PostPosted: Fri Sep 04, 2009 1:03 am
by Fionnuala
I know I'm posting to an old thread, but i'm playing catch up, being new to this forum. I've done a little research on leine, though. (I've made two this year... sort of.)

As for the sleeves, I know that fabric was used practically and economically in early period, hence the narrower sleeves. Later period (1400s - 1600s?), however, wealth was displayed by the amount of fabric draped all over you. Apparently you were much cooler if you had so much wealth that you could waste fabric in that way. Hence the wider sleeves. Also, if you had so much fabric to be impractical to function, it meant you didn't have to work.

Other colors? Oh yes. Brighter colors were preferred, but I know that some colors were only reserved for the head honchos. I can't remember for sure, but I believe red was a reserved color and maybe purple.

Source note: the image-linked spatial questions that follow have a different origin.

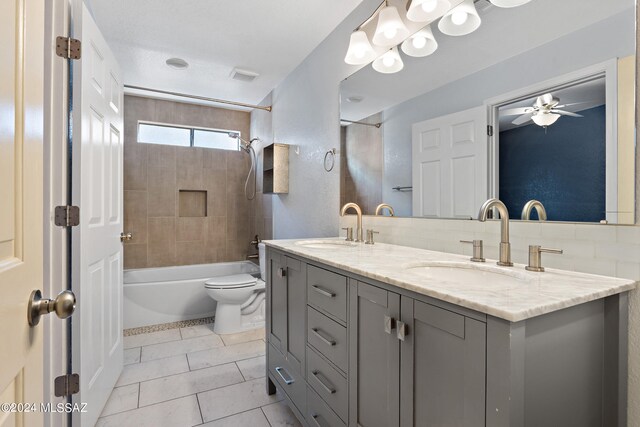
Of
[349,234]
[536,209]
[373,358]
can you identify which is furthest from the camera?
[349,234]

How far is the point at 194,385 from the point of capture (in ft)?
6.62

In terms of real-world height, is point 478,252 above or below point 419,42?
below

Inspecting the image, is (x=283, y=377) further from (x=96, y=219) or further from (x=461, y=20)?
(x=461, y=20)

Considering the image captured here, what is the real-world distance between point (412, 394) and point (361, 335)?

Wrap around leine? Hadn't heard of that in my research. Then again, I'm not a research pro or anything. I think your assumption of it being the Eoinar (or however it's spelled) is correct. The jacket-type garment is documented.

:-)
~ fionnuala

Re: Leine

PostPosted: Fri Sep 04, 2009 9:13 am
by the_power
Fionnuala wrote:Other colors? Oh yes. Brighter colors were preferred, but I know that some colors were only reserved for the head honchos. I can't remember for sure, but I believe red was a reserved color and maybe purple.


"Early Irish Farming" has some good hints on colours; red is pretty common in some parts of Ireland (though I strongly doubt that it was the intense reds we are now used to), and blue was also pretty common. I'm not aware of specific prescriptions against purple - red overdyed with blue would be fine - but in the earlier periods (pre 11thC, perhaps) the numbers of different colours on your person was prescribed (3 for soldiers, 4 for heroes, 6 for kings, 7 for over-kinds and bishops). Though slaves were not expected to be dressed in anything other than undyed cloth, you could dye with anything you could find locally. By the times the vikings were bringing in cloth (9thC onward) pretty much any colour & cloth was available for sale.

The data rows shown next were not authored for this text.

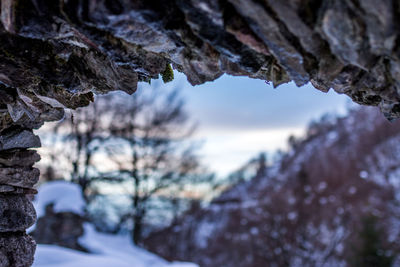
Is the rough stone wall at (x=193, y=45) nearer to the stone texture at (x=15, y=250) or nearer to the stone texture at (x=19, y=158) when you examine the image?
the stone texture at (x=15, y=250)

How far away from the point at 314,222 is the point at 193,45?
1277 cm

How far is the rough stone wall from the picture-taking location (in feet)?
3.99

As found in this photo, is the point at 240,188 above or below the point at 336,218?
below

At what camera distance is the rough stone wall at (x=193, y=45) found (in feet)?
3.99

Wrap around leine? Hadn't heard of that in my research. Then again, I'm not a research pro or anything. I think your assumption of it being the Eoinar (or however it's spelled) is correct.

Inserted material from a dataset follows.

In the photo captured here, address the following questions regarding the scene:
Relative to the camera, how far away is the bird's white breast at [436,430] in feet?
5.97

There is a reconstruction of a wrap-around leine in the Collins Barrack's museum. It's quite odd; it looks like a yellow woolen kimono. Skeptical cat is skeptical. I think that's what the guys were talking about. It's certainly not a doublet, like the ionar Does anyone have a photo of it ?

John

Re: Leine

PostPosted: Fri Sep 04, 2009 10:34 pm
by Fionnuala
Ah, that's right. I remember reading now about the number of colors allowed. Thank you. I would review my research if I could find it. My laptop seems to have dined on some of my files in the past couple weeks. :roll:

I would also be interested in a photo of the ionar, if it's found.

thanks!

Re: Leine

PostPosted: Mon Sep 07, 2009 5:20 am
by finnobreanan
Fionnuala!

You live in Michigan I see, I live in Wisconsin...only a very large body of inland water between us! If you are making more 16th century Leine's, I would be happy to help:
viewtopic.php?f=17&t=142

Send me a PM and I will be happy to reply. Good to see someone else as interested here in the States as I am.

Re: Leine

PostPosted: Sun Sep 13, 2009 12:58 pm
by Fahey
hello, i came across this the otherday and have been goin nuts trying to fund out were and when this little figurine was made. it looks alot like the liene.
any help, please
http://www.nuigalway.ie/archaeology/Res ... world.html

Re: Leine

PostPosted: Sun Sep 13, 2009 10:30 pm
by the_power
I'm just putting this out there as a mad idea...but maybe ask the guy whose contact details are on the webpage ?

John

Re: Leine

PostPosted: Mon Sep 14, 2009 1:39 pm
by finnobreanan
Conri wrote:hello, i came across this the otherday and have been goin nuts trying to fund out were and when this little figurine was made. it looks alot like the liene.
any help, please
http://www.nuigalway.ie/archaeology/Res ... world.html

Interesting artifact. From the project description, it seems to imply that this is a Roman artifact from an Irish hoard, but there is no artifact description or information. It certainly looks like a leine to me, more so than a roman toga.